In reality, it never happens that way. People often share close to 50% and most B’s walk away from the table if less than 30% is on offer. Moral of the story: we want our transactions to be relatively fair. Theory and practice differ dramatically.
The stripped down version above is a summary of laboratory experiments where A and B are playing for free money. No one had to work for the 100 rupees. Then why should it matter if I was offered 50% or 1% by the other guy? If I am walking on the street and see a hundred one rupee notes on the road and the wind blows 99 of them toward the person walking next to me and only one rupee toward me, I wouldn’t be upset at all if my neighbor grabbed 99% of the loot. Why am I so much more unwilling to take a free offering from another person? These are questions that gets us into deep issues about agency, of our relative judgments of chance versus causation and other philosophical issues that I can’t address in this essay. Let me stick to ultimatums.
The Leviathan
The ultimatum game is backed by an ultimatum — the researcher’s threat to take all the cash away if the participants can’t agree upon their shares. Most people seem to take that threat seriously, offering a reasonable share of the prize to their fellow player. That ultimatum is at the heart of the “Leviathan,” Hobbes’ phrase for the modern state’s monopoly over violence. According to some, the state’s capacity to enforce contracts and punish offenders is one reason we are law-abiding citizens.
If only the ultimatum game was an accurate description of reality! It’s hard to take the game seriously in a world where the richest one hundred people have more wealth than the bottom three billion. We might walk off the game show if offered less than 30% but we keep playing for less than .1% in the real world. Where did we go wrong?
As usual, the Mahabharata has some clues to the answer. In the Jaya, every ultimatum leads to more violence, not less, even when backed by the supreme backer — Lord Krishna himself. The leviathan is a failure and in showing so, Jaya teaches us the true ways of power. The average person might be happy with 50% of the pie but empires are ruled by those who want to grab the entire pie for themselves. Duryodhana rejects Krishna’s final offer because he understands the logic of his own position — his capacity to extract loyalty from Karna and Drona and endless other minor warriors and kings is dependent on his endless hunger for power and being seen so. In their eyes, Yudhisthira is a fool for settling for less. Today’s monopolistic corporations and their bosses understand that logic all too well.
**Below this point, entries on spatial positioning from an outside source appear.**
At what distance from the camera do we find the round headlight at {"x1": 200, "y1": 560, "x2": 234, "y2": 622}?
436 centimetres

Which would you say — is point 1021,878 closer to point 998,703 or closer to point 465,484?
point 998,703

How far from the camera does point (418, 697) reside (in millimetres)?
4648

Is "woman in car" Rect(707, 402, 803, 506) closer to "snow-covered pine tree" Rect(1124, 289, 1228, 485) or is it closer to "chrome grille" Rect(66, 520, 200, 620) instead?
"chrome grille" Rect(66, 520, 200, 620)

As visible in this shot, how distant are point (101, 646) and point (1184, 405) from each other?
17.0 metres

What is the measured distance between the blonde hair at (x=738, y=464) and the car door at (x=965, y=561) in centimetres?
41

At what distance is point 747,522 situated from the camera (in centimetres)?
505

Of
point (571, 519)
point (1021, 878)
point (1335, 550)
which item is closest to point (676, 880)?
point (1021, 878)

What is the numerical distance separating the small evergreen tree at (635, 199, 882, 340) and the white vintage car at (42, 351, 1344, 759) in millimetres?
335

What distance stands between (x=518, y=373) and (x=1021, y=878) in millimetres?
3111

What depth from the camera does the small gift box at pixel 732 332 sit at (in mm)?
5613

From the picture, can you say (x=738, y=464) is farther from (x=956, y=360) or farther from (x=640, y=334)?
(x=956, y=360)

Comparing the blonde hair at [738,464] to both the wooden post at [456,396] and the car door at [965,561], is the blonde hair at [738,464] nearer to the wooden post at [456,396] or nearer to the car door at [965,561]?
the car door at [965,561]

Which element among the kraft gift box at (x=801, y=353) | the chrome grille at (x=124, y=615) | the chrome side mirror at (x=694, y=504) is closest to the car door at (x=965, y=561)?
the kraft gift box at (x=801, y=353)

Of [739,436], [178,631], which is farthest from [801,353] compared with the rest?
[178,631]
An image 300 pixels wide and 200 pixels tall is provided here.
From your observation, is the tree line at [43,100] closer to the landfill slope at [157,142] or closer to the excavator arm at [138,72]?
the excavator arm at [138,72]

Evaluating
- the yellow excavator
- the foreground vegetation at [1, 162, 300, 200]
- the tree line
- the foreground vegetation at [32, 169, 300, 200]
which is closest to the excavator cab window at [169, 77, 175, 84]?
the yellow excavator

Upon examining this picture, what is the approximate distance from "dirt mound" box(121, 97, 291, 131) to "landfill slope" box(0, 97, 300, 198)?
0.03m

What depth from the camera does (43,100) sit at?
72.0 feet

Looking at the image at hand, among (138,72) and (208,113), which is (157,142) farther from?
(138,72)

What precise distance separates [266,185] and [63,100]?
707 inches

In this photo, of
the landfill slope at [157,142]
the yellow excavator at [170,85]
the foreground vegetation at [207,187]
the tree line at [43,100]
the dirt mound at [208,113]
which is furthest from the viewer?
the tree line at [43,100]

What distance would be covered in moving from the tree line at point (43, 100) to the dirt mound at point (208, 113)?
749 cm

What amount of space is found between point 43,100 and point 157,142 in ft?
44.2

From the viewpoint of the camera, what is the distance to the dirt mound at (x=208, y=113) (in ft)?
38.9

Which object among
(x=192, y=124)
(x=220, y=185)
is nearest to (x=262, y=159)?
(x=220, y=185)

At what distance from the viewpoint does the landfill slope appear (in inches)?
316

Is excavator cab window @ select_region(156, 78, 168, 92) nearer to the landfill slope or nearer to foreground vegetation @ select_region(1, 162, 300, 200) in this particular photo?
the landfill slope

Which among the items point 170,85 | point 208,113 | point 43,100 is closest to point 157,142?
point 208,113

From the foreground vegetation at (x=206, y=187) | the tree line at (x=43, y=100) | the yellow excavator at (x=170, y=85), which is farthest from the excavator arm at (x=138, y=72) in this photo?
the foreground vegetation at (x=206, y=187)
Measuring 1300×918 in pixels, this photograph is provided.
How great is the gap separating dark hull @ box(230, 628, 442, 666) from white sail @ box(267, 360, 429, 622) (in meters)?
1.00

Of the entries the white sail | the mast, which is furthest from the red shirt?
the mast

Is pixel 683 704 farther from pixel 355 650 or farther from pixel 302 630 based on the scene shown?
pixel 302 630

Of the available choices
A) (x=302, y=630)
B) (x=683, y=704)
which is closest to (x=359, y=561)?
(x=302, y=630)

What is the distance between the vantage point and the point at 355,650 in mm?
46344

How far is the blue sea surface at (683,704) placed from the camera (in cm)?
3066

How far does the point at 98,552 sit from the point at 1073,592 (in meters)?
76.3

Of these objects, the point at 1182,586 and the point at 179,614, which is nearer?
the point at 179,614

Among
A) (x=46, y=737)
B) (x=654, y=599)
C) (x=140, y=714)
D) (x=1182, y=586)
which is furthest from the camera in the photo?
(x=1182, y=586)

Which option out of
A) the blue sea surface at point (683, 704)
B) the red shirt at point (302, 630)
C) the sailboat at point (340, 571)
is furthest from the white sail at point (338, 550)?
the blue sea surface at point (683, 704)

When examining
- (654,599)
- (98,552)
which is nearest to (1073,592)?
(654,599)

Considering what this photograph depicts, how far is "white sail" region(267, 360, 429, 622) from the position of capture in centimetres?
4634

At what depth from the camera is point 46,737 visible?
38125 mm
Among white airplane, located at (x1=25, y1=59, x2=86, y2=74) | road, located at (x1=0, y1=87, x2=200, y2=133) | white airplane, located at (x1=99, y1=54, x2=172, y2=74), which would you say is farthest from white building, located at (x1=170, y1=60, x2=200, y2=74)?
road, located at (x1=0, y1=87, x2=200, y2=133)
They know that we go to work for Jobs and Zuckerberg not despite their hunger for domination but because of their hunger for domination.
The Jaya also teaches us that imperial systems are unstable, that with all their wisdom, skill and power, empires can end in utter destruction. Seeming stability — enforced by the leviathan — is blown apart by accumulated resentment and competition. From a probabilistic point of view, the leviathan works well when the distribution doesn’t have fat tails and we can assume the law of large numbers. Indeed, much of the motivation for the taming of chance came from an interest in creating a science of governance. Be careful of the assumptions though — bad mathematical assumptions can lead to bad governance! The greatest leviathan of all is human civilization as a whole and if current trends are any indicator, we are heading for another Kurukshetra.